WHAT TO WORK ON:
1) List every individual attorney, excluding law firms, named as counsel in the appellate opinion.
2) According to the appellate opinion, what kind of trial led to the judgment for State Farm and Lewis?
***** GIVEN TEXT
COURT OF APPEAL OF THE STATE OF CALIFORNIA THIRD APPELLATE DISTRICT (Placer)
Sep 29, 2020
56 Cal.App.5th 717 (Cal. Ct. App. 2020)

Opinion

C085749

09-29-2020

AUBURN WOODS I HOMEOWNERS ASSOCIATION et al., Plaintiffs and Appellants, v. STATE FARM GENERAL INSURANCE COMPANY et al., Defendants and Respondents.

Hirsch Closson, Clifford E. Hirsch and Barrett B. Braun, for Plaintiffs and Appellants. Pacific Law Partners, Sandra E. Stone, Emeryville, and Andrew P. Collier, for Defendants and Respondents.


Certified for Partial Publication.

Pursuant to California Rules of Court, rules 8.1105 and 8.1110, this opinion is certified for publication with the exception of parts I through V of the Discussion.

Hirsch Closson, Clifford E. Hirsch and Barrett B. Braun, for Plaintiffs and Appellants.

Pacific Law Partners, Sandra E. Stone, Emeryville, and Andrew P. Collier, for Defendants and Respondents.

MAURO, Acting P. J. Auburn Woods I Homeowners Association (HOA) and its property manager Frei Real Estate Services (FRES) tendered the defense of two lawsuits filed against them by a member of HOA under HOA's condominium/association policy. HOA's insurer, State Farm Insurance Company (State Farm), denied the tender for the first lawsuit. It accepted the defense of the second lawsuit as to HOA only. HOA and Al Frei, individually and doing business as FRES, sued State Farm and its agent Frank Lewis for, among other things, breach of contract and breach of the implied covenant of good faith and fair dealing. (We will refer to Al Frei and FRES collectively as Frei and to Al Frei as Mr. Frei.) The trial court entered judgment in favor of State Farm and Lewis and against HOA and Frei following a bench trial.

HOA and Frei now contend (1) the trial court erred in concluding that State Farm did not owe a duty to defend HOA and FRES against the first lawsuit; (2) HOA had a reasonable expectation that FRES would be covered under the directors and officers liability provision of its policy; (3) State Farm failed to reimburse HOA for post-tender expenses related to the second lawsuit; (4) Lewis breached his contract with HOA by failing to include FRES as an additional insured and failing to alert HOA and Frei that it was not possible to include FRES under the directors and officers liability provision; (5) State Farm breached the covenant of good faith and fair dealing implied in HOA's policy; and (6) the trial court erred in denying HOA and Frei's motion to tax the expert witness fees State Farm and Lewis sought to recover under Code of Civil Procedure section 998 ( section 998 ).
**********
***** RECORDS SHOWN
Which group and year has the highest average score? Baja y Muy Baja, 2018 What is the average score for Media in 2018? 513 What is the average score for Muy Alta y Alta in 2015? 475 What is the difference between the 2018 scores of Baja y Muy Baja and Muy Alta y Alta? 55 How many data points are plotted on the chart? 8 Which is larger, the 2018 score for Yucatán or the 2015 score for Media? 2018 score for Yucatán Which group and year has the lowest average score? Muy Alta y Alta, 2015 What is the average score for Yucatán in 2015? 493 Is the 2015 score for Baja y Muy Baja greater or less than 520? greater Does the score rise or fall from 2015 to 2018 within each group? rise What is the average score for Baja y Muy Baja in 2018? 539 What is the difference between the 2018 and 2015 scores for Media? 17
**********
***** RECORDS SHOWN
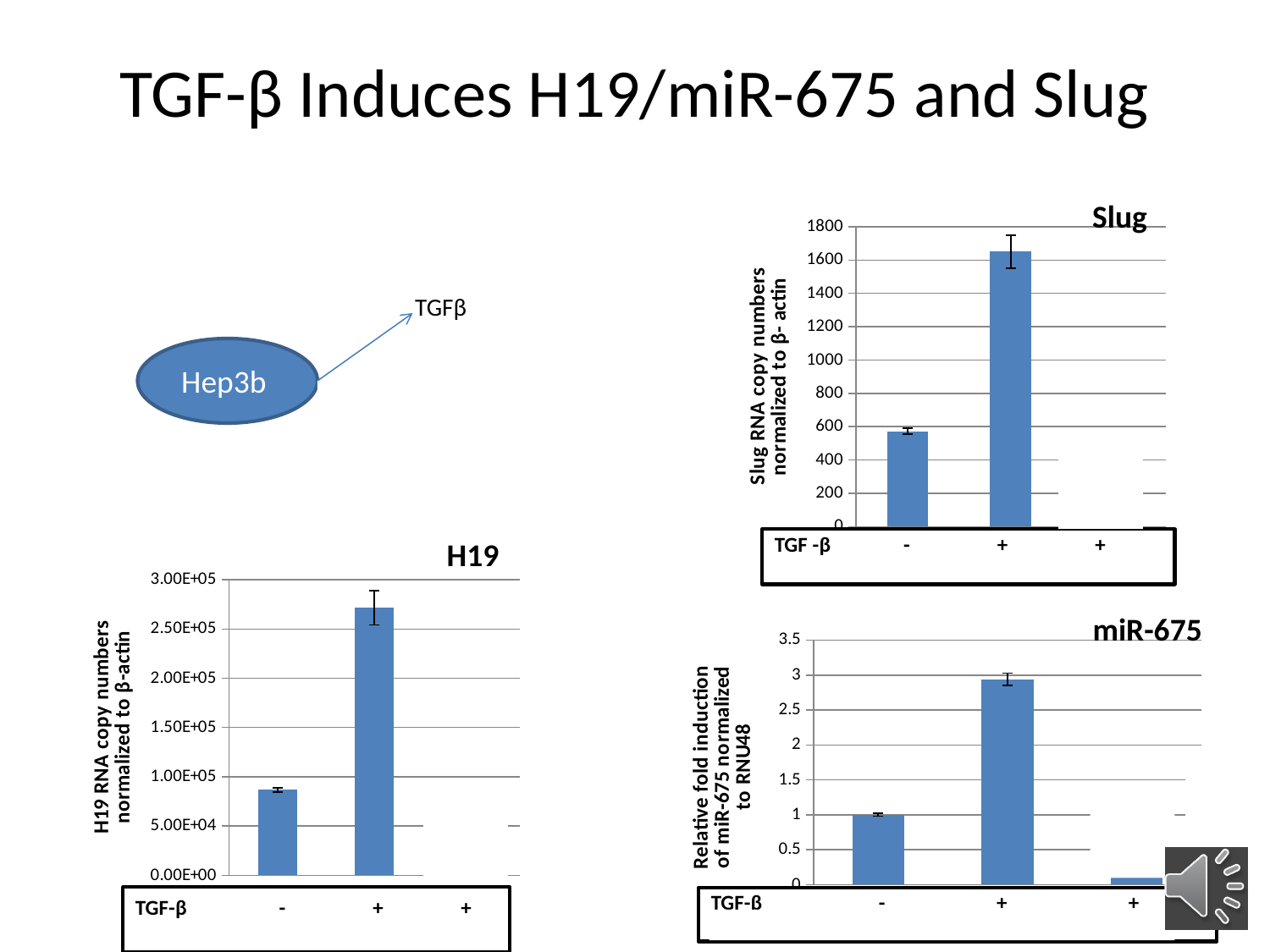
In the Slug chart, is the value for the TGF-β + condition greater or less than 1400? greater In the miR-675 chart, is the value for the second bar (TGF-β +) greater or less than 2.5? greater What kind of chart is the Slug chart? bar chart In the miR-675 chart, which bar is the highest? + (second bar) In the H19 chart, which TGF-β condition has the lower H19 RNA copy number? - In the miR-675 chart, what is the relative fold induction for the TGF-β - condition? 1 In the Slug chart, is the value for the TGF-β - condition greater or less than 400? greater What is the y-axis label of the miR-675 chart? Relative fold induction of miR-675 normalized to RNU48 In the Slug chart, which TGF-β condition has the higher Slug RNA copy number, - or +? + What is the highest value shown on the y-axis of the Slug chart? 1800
**********
LIST OF ANSWERS:
1) Clifford E. Hirsch, Barrett B. Braun, Sandra E. Stone, Andrew P. Collier

2) A bench trial.